I'm trying to implement the SSL and Basic Auth and I'm running into some problems with the Lambda side. I've successfully run Doug Hall's latest HTTPS and port 5006 changes that jishi integrated into Node Sonos HTTP API, and I am able to use my local browser (i.e. running on the same system as Node Sonos) to control my Sonos system via HTTPS and port 5006. It asks for the user name and password as expected, and everything works fine (although the browser complains about the HTTPS connection because I'm using a self signed cert, of course). I'm also able to use a browser routing through the cellular network to log in via HTTPS and port 5006, so I know all of the port forwarding is working correctly.

My problem arises when I try to get AWS Lambda to connect to my system. I'm currently port forwarding both 5005 and 5006 while I'm debugging, and everything works fine from Lambda if I use HTTP and port 5005, but when I switch to using HTTPS and 5006, the Lambda "Test" function returns DEPTH_ZERO_SELF_SIGNED_CERT. I tried setting Agent:False (based on something I found online about this error) in the Options object in the Lambda JS code, but that didn't solve the problem.

I modified the console.log line in the httpreq function so I could verify the complete URL Lambda is trying to access, and it appears to be correct. My modified line of code is:

console.log("Sending HTTP request to: " + options.host + ":" + options.port + options.path);

Any ideas of what I need to do to get Lambda to work with a self signed cert in Node Sonos?

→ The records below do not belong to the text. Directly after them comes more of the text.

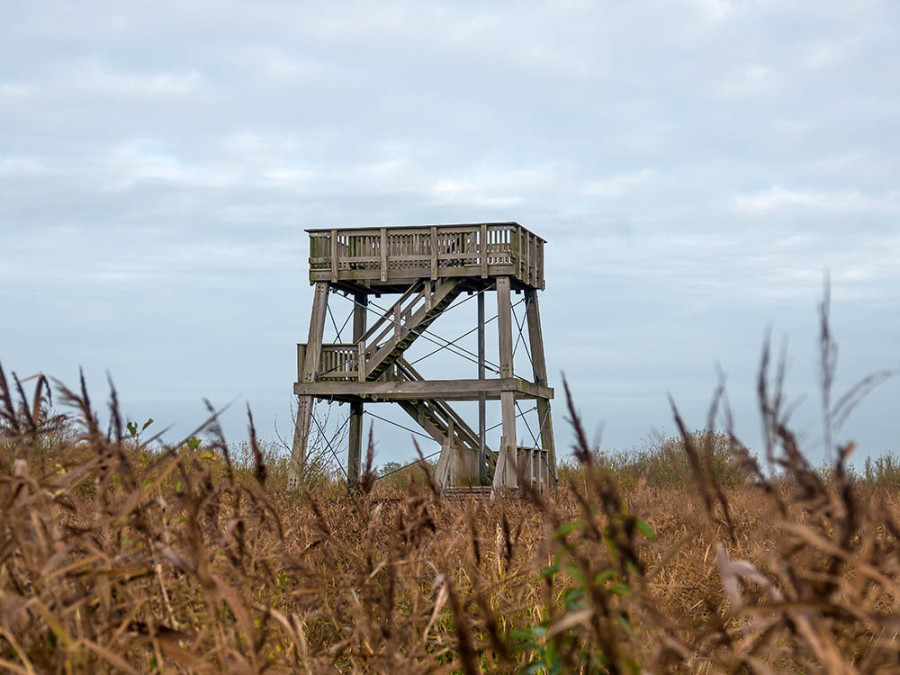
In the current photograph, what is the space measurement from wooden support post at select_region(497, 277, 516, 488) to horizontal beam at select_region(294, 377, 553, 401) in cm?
19

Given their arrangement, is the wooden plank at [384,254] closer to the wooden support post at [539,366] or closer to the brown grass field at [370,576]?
the wooden support post at [539,366]

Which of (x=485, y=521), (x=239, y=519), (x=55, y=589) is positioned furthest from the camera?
(x=485, y=521)

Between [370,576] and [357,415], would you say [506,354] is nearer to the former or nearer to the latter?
[357,415]

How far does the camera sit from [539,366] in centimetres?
2430

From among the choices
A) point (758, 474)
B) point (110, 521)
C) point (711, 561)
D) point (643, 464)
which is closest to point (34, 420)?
point (110, 521)

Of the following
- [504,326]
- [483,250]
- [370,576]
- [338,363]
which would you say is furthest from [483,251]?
[370,576]

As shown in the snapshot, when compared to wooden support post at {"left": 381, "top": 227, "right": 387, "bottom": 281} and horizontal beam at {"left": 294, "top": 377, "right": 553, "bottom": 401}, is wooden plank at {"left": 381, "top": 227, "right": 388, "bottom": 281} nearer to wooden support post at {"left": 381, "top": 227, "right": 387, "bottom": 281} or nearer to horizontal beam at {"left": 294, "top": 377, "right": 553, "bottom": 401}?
wooden support post at {"left": 381, "top": 227, "right": 387, "bottom": 281}

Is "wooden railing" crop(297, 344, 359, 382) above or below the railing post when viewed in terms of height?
below

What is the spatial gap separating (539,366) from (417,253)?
4.02 meters

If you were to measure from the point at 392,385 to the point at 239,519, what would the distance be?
751 inches

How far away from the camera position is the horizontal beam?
21453 millimetres

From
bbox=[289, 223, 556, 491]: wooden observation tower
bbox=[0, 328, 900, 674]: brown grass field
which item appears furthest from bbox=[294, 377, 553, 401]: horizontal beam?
bbox=[0, 328, 900, 674]: brown grass field

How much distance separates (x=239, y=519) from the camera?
301 cm

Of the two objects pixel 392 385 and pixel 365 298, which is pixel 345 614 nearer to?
pixel 392 385
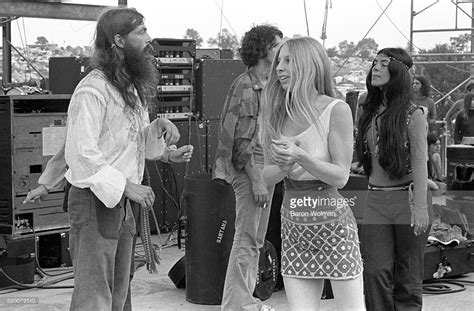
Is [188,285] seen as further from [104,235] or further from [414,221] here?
[104,235]

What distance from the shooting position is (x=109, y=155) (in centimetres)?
402

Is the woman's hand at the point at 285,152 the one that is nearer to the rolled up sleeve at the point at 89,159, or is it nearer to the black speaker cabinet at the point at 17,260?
the rolled up sleeve at the point at 89,159

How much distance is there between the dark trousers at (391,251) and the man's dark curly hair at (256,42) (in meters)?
1.18

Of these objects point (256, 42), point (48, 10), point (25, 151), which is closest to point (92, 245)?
point (256, 42)

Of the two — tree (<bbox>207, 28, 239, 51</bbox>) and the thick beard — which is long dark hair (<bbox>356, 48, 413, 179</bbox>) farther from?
tree (<bbox>207, 28, 239, 51</bbox>)

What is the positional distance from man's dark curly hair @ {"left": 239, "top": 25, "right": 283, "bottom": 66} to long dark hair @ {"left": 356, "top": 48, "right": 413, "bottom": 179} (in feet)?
2.33

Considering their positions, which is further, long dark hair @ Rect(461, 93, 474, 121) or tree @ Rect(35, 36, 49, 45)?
tree @ Rect(35, 36, 49, 45)

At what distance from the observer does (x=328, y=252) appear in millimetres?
3980

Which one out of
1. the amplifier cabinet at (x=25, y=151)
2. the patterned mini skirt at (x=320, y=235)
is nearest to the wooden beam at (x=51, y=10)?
the amplifier cabinet at (x=25, y=151)

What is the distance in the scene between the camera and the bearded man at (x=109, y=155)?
3893 mm

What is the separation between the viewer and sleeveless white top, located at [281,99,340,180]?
3.99 meters

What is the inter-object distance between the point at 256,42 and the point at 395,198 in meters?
1.37

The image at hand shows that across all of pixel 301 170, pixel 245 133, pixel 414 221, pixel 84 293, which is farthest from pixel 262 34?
pixel 84 293

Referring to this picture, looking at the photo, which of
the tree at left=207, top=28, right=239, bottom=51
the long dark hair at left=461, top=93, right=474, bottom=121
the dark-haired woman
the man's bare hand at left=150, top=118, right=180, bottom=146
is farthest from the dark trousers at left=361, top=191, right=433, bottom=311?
the long dark hair at left=461, top=93, right=474, bottom=121
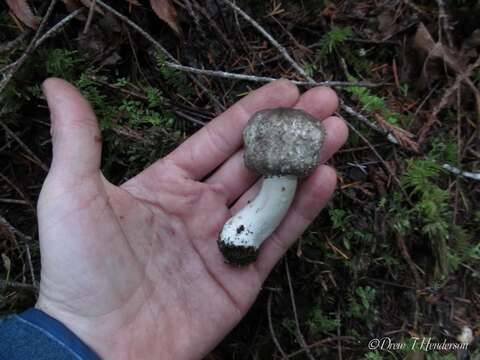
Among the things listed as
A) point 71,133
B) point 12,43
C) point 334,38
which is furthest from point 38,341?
point 334,38

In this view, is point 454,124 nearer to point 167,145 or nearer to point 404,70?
point 404,70

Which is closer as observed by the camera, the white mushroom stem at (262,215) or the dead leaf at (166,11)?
the white mushroom stem at (262,215)

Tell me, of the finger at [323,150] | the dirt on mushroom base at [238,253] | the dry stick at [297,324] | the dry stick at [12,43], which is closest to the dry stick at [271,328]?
the dry stick at [297,324]

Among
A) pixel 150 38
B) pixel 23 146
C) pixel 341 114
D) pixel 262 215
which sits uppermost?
pixel 150 38

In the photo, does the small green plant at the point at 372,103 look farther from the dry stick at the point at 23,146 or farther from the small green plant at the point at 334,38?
the dry stick at the point at 23,146

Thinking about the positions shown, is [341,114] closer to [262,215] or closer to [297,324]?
[262,215]

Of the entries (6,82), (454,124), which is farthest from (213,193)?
(454,124)

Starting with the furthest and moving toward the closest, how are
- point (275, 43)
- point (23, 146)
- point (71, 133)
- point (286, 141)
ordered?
1. point (275, 43)
2. point (23, 146)
3. point (286, 141)
4. point (71, 133)
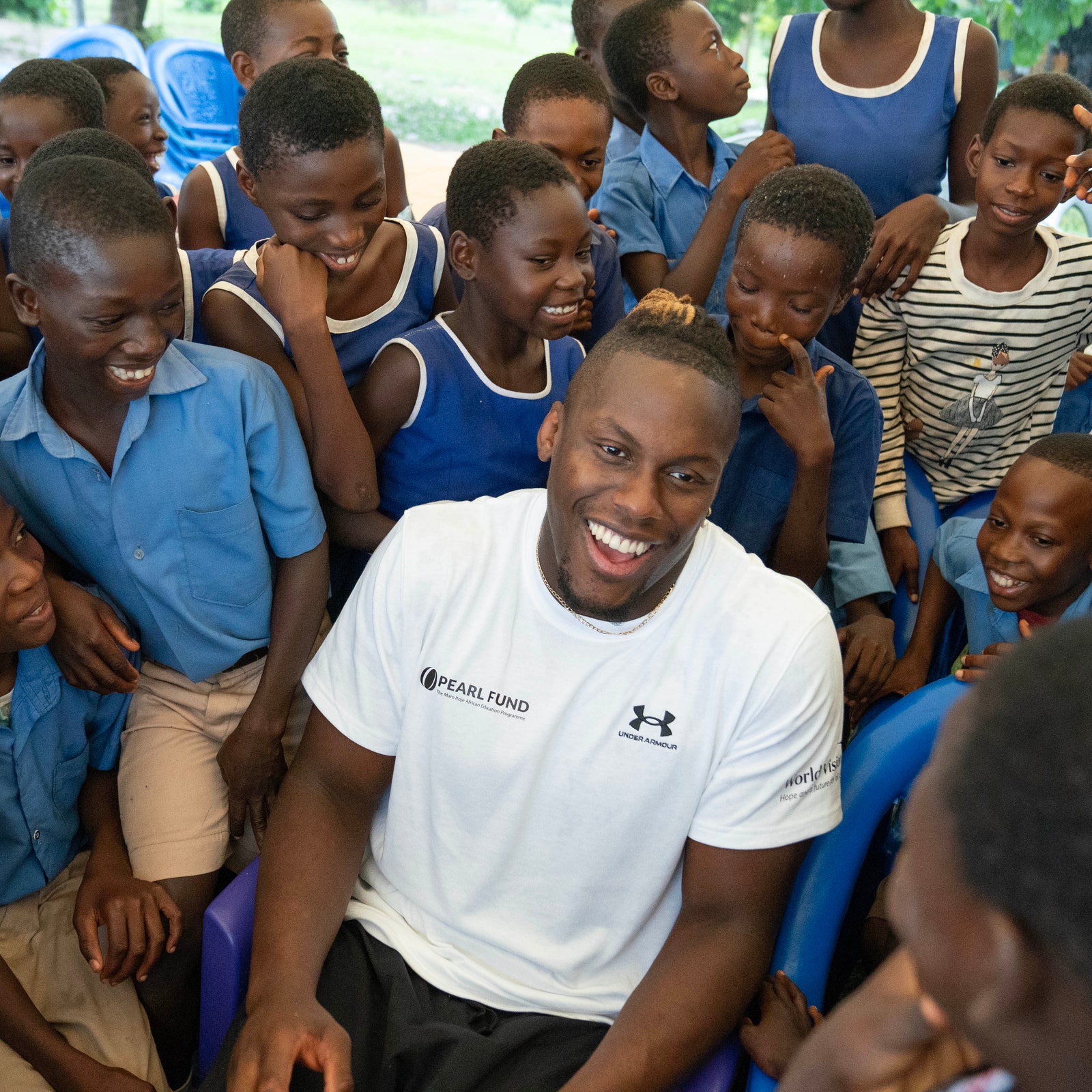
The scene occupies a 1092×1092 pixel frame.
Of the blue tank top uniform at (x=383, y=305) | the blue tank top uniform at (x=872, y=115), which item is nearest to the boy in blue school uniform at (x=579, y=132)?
the blue tank top uniform at (x=383, y=305)

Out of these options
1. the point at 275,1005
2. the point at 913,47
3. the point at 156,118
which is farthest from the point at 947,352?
the point at 156,118

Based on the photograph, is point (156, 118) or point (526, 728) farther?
point (156, 118)

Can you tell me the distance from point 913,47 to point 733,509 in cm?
140

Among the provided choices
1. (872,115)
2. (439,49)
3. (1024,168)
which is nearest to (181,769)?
(1024,168)

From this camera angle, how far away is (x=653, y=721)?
1.45 metres

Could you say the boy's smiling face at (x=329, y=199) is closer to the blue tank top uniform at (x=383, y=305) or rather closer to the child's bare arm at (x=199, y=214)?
the blue tank top uniform at (x=383, y=305)

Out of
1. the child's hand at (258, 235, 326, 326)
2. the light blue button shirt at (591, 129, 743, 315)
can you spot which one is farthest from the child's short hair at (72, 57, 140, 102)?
the light blue button shirt at (591, 129, 743, 315)

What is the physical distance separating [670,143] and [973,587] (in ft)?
4.93

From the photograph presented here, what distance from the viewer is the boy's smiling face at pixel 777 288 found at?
2.05 m

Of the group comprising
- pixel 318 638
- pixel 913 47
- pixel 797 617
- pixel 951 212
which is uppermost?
pixel 913 47

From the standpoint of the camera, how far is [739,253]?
7.00 ft

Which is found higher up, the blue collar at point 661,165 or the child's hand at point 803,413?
the blue collar at point 661,165

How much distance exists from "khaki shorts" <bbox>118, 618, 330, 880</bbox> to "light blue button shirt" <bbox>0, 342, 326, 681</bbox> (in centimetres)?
7

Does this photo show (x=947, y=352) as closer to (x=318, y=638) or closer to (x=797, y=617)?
(x=797, y=617)
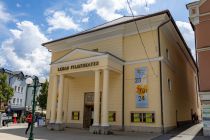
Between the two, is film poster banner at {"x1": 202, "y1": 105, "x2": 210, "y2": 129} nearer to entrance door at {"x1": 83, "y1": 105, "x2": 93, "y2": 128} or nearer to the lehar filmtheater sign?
the lehar filmtheater sign

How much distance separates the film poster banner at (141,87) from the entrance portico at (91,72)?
68.6 inches

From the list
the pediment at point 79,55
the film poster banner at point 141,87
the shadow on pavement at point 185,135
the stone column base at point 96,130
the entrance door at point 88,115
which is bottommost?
the shadow on pavement at point 185,135

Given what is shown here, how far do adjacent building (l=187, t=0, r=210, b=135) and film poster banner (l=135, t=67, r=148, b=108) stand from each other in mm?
4598

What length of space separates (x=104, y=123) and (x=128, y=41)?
794 cm

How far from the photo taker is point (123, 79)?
67.7 feet

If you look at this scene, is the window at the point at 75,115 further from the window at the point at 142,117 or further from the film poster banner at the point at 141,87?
the film poster banner at the point at 141,87

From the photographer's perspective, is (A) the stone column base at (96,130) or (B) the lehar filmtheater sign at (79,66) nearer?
(A) the stone column base at (96,130)

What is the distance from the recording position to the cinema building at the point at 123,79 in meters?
18.7

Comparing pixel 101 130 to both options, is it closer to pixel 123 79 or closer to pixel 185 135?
pixel 123 79

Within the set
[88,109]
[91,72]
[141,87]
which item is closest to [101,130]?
[141,87]

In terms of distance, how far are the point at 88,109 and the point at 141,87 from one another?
245 inches

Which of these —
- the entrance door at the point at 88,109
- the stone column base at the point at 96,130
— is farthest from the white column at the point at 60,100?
the stone column base at the point at 96,130

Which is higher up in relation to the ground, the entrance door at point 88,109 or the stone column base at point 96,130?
the entrance door at point 88,109

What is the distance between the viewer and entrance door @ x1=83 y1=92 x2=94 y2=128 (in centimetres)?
2228
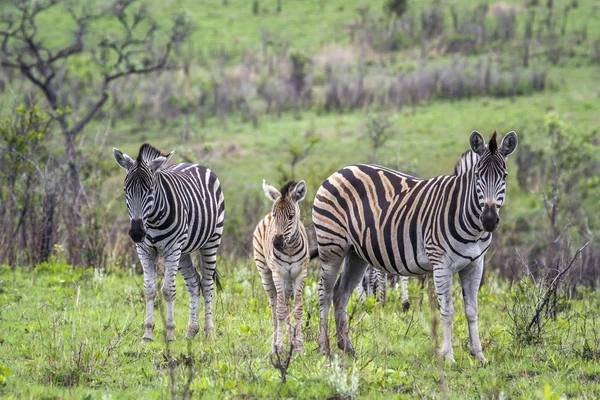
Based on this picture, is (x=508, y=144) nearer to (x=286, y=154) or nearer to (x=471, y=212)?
(x=471, y=212)

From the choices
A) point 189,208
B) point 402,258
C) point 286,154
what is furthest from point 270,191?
point 286,154

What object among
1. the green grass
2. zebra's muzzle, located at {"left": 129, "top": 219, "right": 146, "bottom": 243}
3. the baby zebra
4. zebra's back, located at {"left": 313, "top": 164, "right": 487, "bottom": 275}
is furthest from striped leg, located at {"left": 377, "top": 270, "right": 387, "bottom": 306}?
zebra's muzzle, located at {"left": 129, "top": 219, "right": 146, "bottom": 243}

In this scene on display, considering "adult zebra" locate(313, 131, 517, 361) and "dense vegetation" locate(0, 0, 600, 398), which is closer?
"dense vegetation" locate(0, 0, 600, 398)

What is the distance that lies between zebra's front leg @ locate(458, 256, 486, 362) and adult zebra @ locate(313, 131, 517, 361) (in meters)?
0.01

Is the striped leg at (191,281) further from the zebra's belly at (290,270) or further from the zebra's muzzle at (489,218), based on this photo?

swamplynx commented 8 years ago

My guess would be at a service layer, Amazon's request.https requires a legit cert, though you might be able to find someone using a self-signed cert in another project that could provide a clue. If they do allow a self signed cert, you will probably have to upload the public key... I would just get a free SSL cert from StartSSL. You would also have to have your own domain, but plenty of low cost options there and plenty of uses aside from this one project.

rgraciano commented 8 years ago

@swamplynx - thanks, I added the options.js change for basic auth. Seems to work both when auth is setup on node-sonos-http-api, and when it isn't (server just ignores the extra headers). Still need to take a look at HTTPS.

rgraciano commented 8 years ago

echo-sonos now supports HTTPS (with either CA-signed or self-signed certs) and basic auth.